Alberto Jiménez-Becerril Barrio (August 21, 1960 – January 30, 1998) was a Spanish politician of the People's Party (PP) assassinated by the terrorist organization Euskadi Ta Askatasuna (ETA) in 1998.

== Biography ==
Alberto Jiménez-Becerril Barrio was born in Seville and had a degree in law and history. He met his future wife Ascensión at the faculty, where they began their relationship.

He was appointed General Secretary of People's Party of Seville in 1983 and Councillor of Seville in 1987. Jiménez-Becerril was also a deputy of the Parliament of Andalusia, between 1989 and 1990, and he had belonged to Sevilla Club of Fútbol's Executive.

The separatist organization Euskadi Ta Askatasuna (ETA) assassinated Alberto Jiménez-Becerril Barrio and Ascensión García Ortiz in Seville on January 30, 1998. He was murdered at the age of 37. Ascension, Alberto's wife, worked at a law firm as a prosecutor in court. At the time of the murder, he was 39 years old and the couple had three children – four years old, seven years old, and eight years old.

== Death ==
Alberto Jiménez-Becerril was a councillor on the City Council of Seville for twelve years. He was elected through the lists of the People's Party; the party held the mayor's office with Soledad Becerril. He held the positions of Second Lieutenant of the Mayor and Municipal Delegate of the Treasury.

On January 30, 1998, Jiménez-Becerril and his wife, Ascension Garcia Ortiz, a procurator of the Courts of Seville, were killed by an ETA member on the street in the Old Town of Seville when they returned to their domicile around one in the morning. He was 37 years old and had three children between the ages of eight and four at the time of this death.

# [INFORMATION]
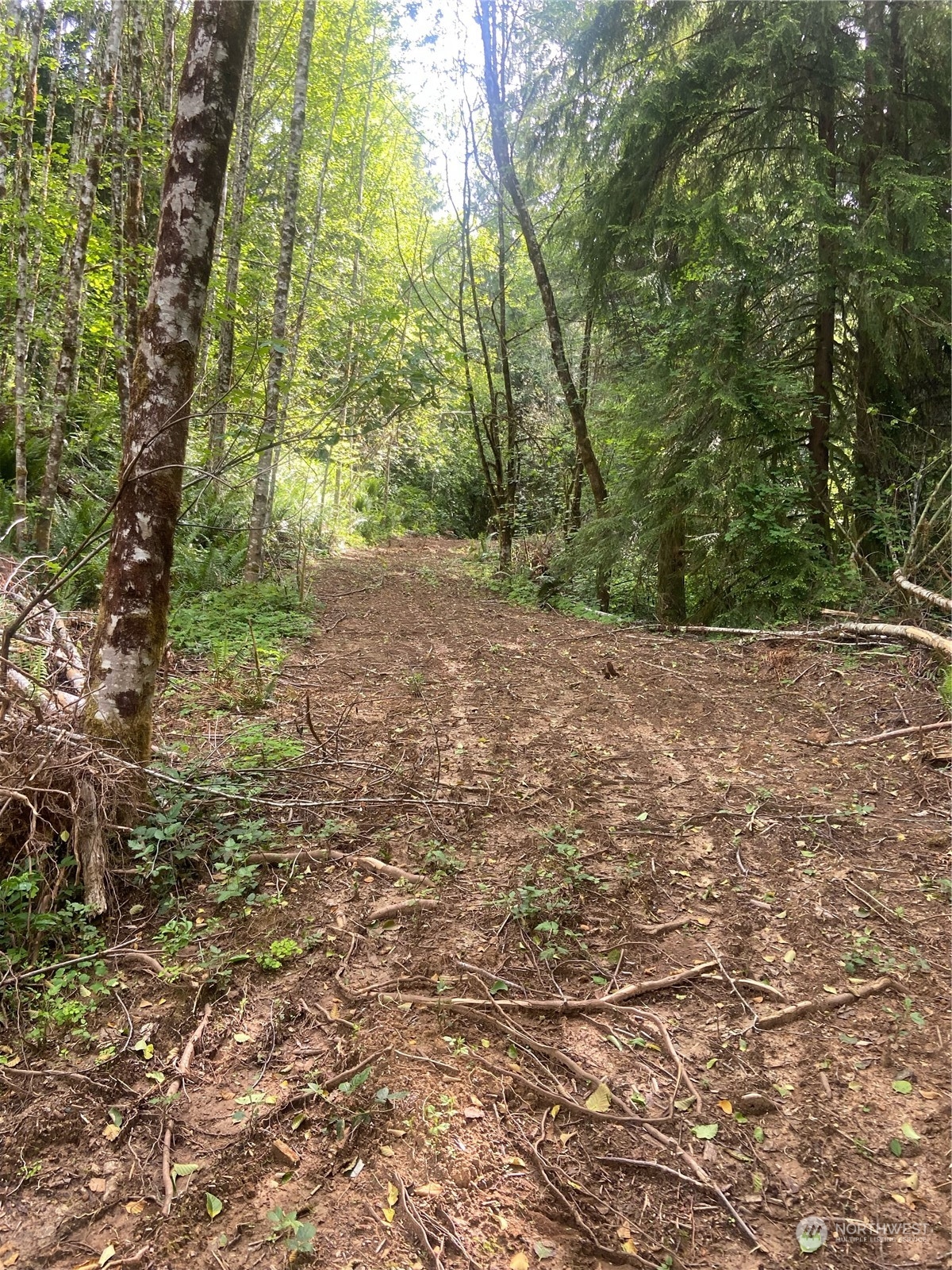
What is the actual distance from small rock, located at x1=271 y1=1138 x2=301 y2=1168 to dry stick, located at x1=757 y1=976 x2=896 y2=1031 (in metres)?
1.52

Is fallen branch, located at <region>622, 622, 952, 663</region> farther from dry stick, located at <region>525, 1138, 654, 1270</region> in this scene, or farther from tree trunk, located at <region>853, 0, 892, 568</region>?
dry stick, located at <region>525, 1138, 654, 1270</region>

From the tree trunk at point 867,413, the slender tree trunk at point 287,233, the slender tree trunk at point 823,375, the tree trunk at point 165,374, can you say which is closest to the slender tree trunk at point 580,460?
the slender tree trunk at point 823,375

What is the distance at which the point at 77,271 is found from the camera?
647 centimetres

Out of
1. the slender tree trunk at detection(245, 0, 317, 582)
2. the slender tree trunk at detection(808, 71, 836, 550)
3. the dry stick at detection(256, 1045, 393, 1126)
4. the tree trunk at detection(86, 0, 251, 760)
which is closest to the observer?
the dry stick at detection(256, 1045, 393, 1126)

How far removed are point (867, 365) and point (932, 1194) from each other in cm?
780

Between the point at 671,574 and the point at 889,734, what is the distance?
4.33 meters

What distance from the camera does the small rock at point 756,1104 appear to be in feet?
6.20

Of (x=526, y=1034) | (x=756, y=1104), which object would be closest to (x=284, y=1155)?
(x=526, y=1034)

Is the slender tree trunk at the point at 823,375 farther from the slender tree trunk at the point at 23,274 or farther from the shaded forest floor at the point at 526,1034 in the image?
the slender tree trunk at the point at 23,274

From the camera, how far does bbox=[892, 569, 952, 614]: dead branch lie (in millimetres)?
5484

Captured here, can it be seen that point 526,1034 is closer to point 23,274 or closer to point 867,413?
point 867,413

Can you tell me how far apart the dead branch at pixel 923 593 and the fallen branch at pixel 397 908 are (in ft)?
16.7

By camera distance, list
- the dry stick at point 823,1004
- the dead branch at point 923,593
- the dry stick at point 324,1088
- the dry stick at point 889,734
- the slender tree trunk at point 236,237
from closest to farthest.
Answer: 1. the dry stick at point 324,1088
2. the dry stick at point 823,1004
3. the dry stick at point 889,734
4. the dead branch at point 923,593
5. the slender tree trunk at point 236,237

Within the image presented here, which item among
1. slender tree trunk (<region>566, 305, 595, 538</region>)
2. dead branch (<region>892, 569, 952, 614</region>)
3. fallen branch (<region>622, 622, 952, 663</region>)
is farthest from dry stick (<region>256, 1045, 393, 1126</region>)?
slender tree trunk (<region>566, 305, 595, 538</region>)
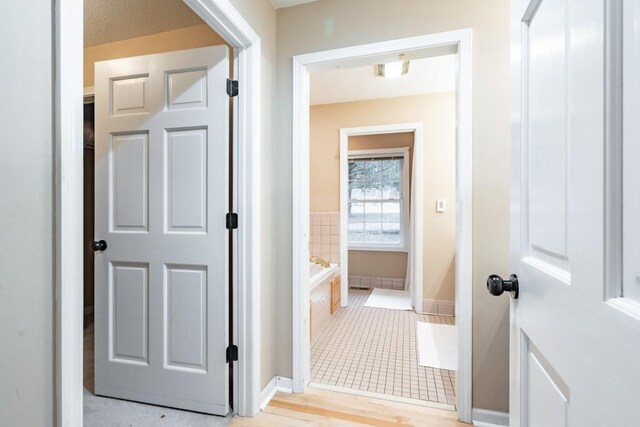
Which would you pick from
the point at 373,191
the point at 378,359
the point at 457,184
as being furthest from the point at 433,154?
the point at 378,359

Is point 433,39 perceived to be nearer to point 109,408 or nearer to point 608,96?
point 608,96

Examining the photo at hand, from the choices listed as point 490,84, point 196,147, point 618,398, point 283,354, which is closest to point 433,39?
point 490,84

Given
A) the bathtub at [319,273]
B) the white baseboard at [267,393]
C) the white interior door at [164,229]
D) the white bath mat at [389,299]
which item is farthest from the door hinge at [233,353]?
the white bath mat at [389,299]

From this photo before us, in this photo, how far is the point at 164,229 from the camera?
65.7 inches

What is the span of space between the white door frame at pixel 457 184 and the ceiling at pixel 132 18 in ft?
2.54

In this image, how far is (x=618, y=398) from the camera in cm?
39

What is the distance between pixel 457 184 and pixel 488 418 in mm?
1237

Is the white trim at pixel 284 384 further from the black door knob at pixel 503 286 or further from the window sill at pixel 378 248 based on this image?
the window sill at pixel 378 248

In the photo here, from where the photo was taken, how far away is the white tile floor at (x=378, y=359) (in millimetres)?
1919

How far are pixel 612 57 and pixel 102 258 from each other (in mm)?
2208

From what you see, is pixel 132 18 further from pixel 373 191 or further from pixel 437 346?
pixel 373 191

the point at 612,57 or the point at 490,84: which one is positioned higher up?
the point at 490,84

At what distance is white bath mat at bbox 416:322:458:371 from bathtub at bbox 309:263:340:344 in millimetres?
895

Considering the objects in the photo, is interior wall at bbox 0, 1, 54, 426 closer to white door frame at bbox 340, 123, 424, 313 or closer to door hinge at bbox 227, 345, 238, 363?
door hinge at bbox 227, 345, 238, 363
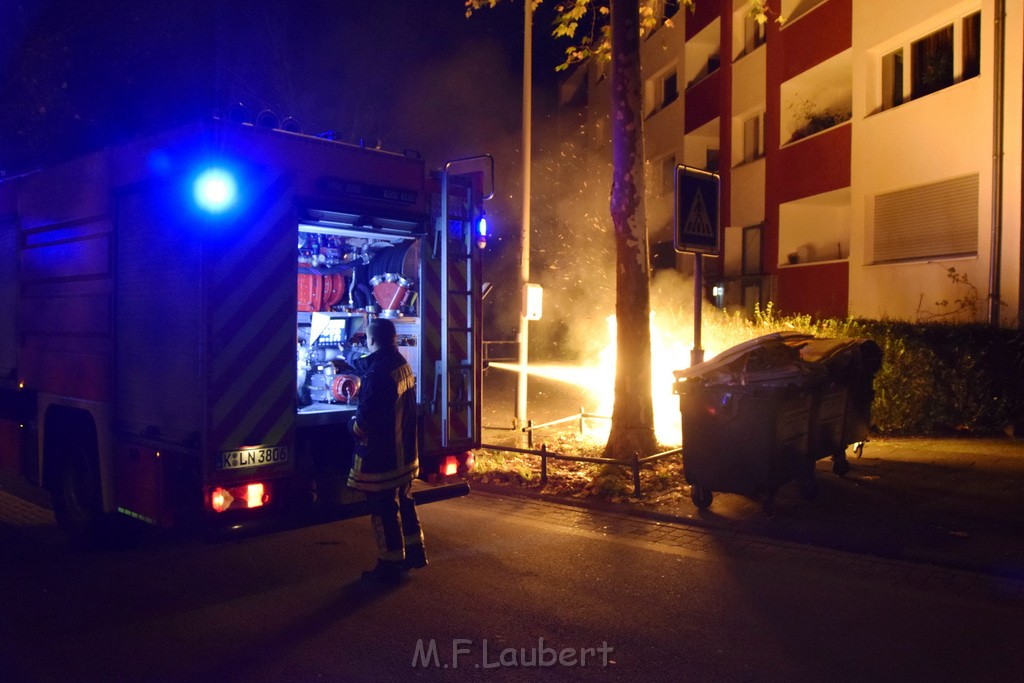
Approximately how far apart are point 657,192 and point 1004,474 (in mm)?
18870

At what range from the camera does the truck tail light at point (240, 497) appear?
5055 millimetres

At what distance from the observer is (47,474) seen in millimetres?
6660

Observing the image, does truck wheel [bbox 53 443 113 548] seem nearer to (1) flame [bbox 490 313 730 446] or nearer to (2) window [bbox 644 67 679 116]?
(1) flame [bbox 490 313 730 446]

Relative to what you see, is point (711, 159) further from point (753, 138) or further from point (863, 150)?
point (863, 150)

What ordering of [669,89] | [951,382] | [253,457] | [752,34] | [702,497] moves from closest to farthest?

# [EXERCISE INSTRUCTIONS]
(a) Answer these questions from the text about Alberto Jiménez-Becerril:
(i) In which city was he born, and in which subjects did he hold a degree?
(ii) In what year was he appointed General Secretary of the People's Party of Seville?
(iii) Which two positions did he hold on the City Council of Seville?
(b) Continue the text about Alberto Jiménez-Becerril from its last sentence.

# [RESULTS BY TASK]
(a)
(i) He was born in Seville and had a degree in law and history.
(ii) 1983.
(iii) Second Lieutenant of the Mayor and Municipal Delegate of the Treasury.

(b)
His murder caused a great consternation in the city and his funeral was attended by 45,000 people. The funeral was presided by Princess Elena.

=== Jimenez Becerril Foundation ===
To perpetuate the memory of the victims, the City Council of Seville promoted the creation of the Alberto Jiménez-Becerril Anti-Terrorism and Violence Foundation which was constituted in December 1999. On March 11, 2014, European Day for the victims of Terrorism, the foundation placed a plaque against terrorism in the bedding of the Plaza of the Incarnation with a quote from Gandhi saying: "There is no path to peace, peace is the path." An olive tree was planted at the same place. On December 28, 2015, they placed another plaque in one of the flowerpots at the crossroads of José Laguillo Street and Arroyo Street. The plaque features poetry about peace and freedom by the poet Enrique Barrero.

=== Legacy ===
The extension of Torneo de Sevilla Street was named after him as Avenida Alberto Jiménez-Becerril. A perpendicular street to the one previously mentioned was named Procurator Ascension Garcia. A stone plaque in memory of the event was placed where the assassination occurred. At the main entrance of Columbus Hall at City Hall, there are two bronze busts of Alberto and Ascension. They also have a tile in their memory on San Jacinto de Triana street.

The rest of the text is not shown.